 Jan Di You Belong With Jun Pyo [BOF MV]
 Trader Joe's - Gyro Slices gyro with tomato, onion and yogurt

######

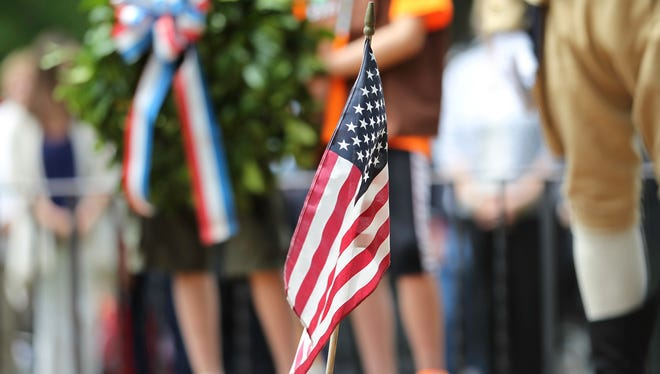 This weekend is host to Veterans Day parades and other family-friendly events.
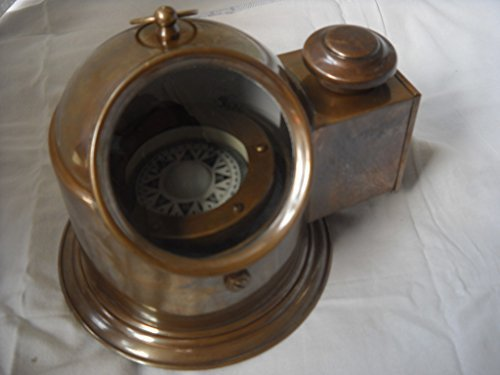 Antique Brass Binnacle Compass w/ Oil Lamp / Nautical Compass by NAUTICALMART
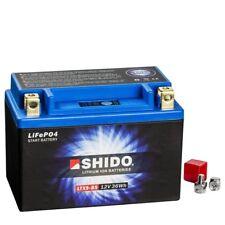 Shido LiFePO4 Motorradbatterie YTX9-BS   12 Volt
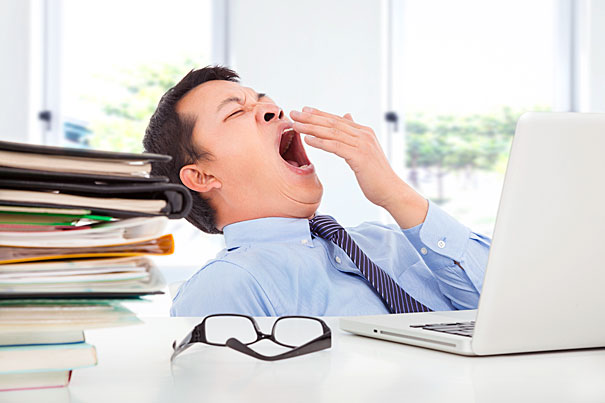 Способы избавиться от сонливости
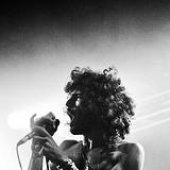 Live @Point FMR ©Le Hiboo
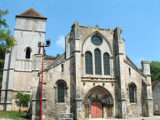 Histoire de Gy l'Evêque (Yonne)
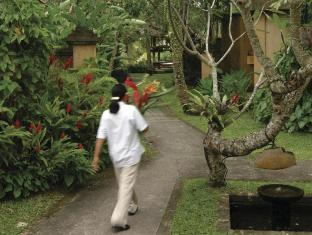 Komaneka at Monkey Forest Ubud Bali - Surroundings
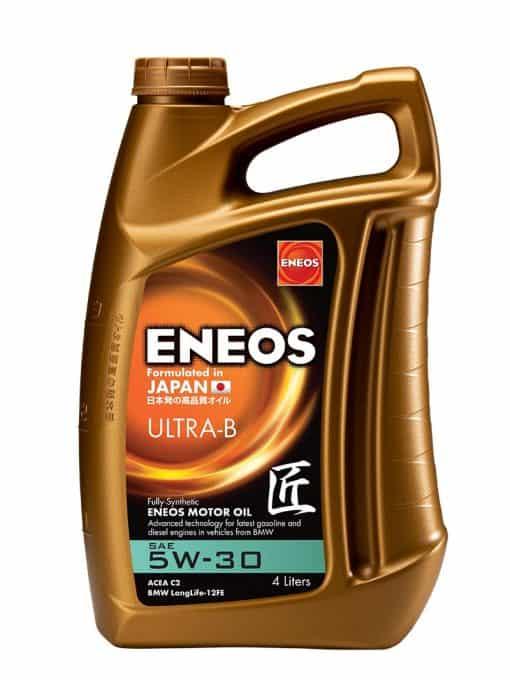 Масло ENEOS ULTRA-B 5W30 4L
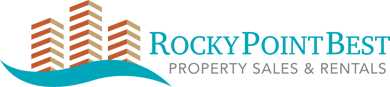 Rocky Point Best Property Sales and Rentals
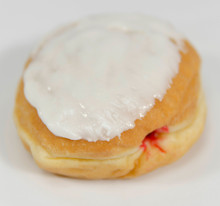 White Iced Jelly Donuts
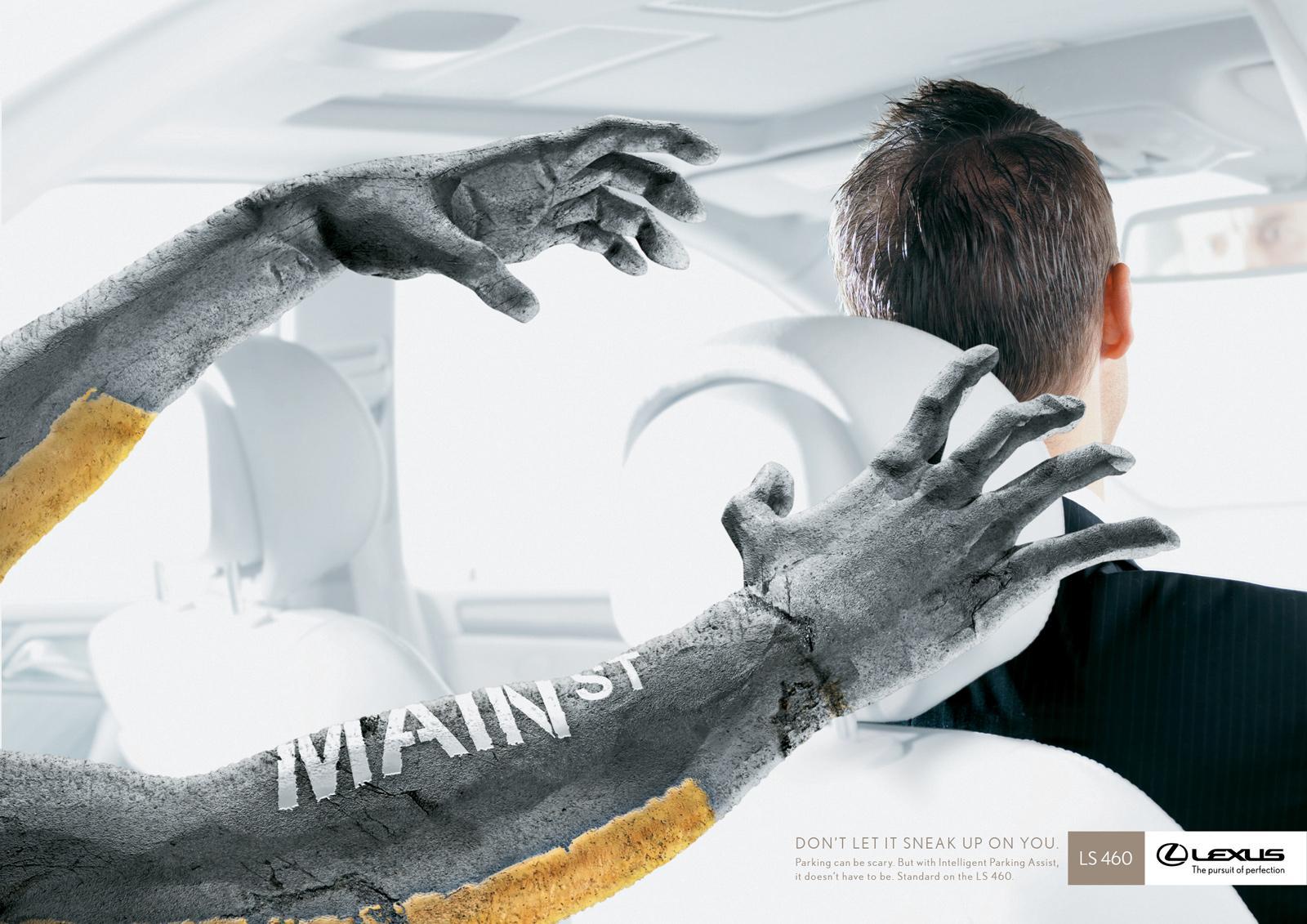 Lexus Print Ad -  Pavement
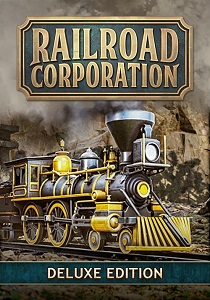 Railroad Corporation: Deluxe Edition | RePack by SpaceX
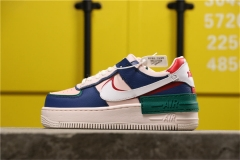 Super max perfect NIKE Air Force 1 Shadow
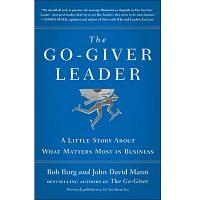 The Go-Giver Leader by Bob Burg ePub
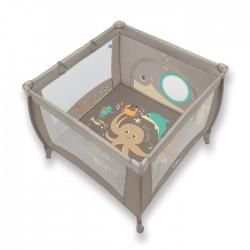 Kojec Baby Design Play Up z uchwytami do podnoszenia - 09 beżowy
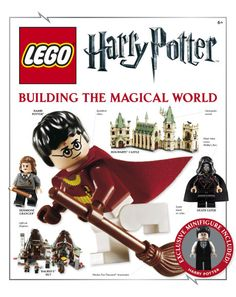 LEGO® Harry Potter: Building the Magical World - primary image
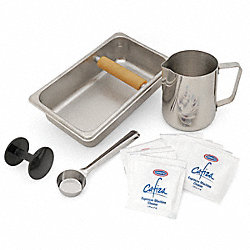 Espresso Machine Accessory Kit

######

* What the task requires
Although pictures appear among the records above, write out exactly only the lines from the one that has "Super max perfect NIKE Air Force 1 Shadow" through the one that has "Espresso Machine Accessory Kit", and leave the pictures out.

* Task result
 Super max perfect NIKE Air Force 1 Shadow
 The Go-Giver Leader by Bob Burg ePub
 Kojec Baby Design Play Up z uchwytami do podnoszenia - 09 beżowy
 LEGO® Harry Potter: Building the Magical World - primary image
 Espresso Machine Accessory Kit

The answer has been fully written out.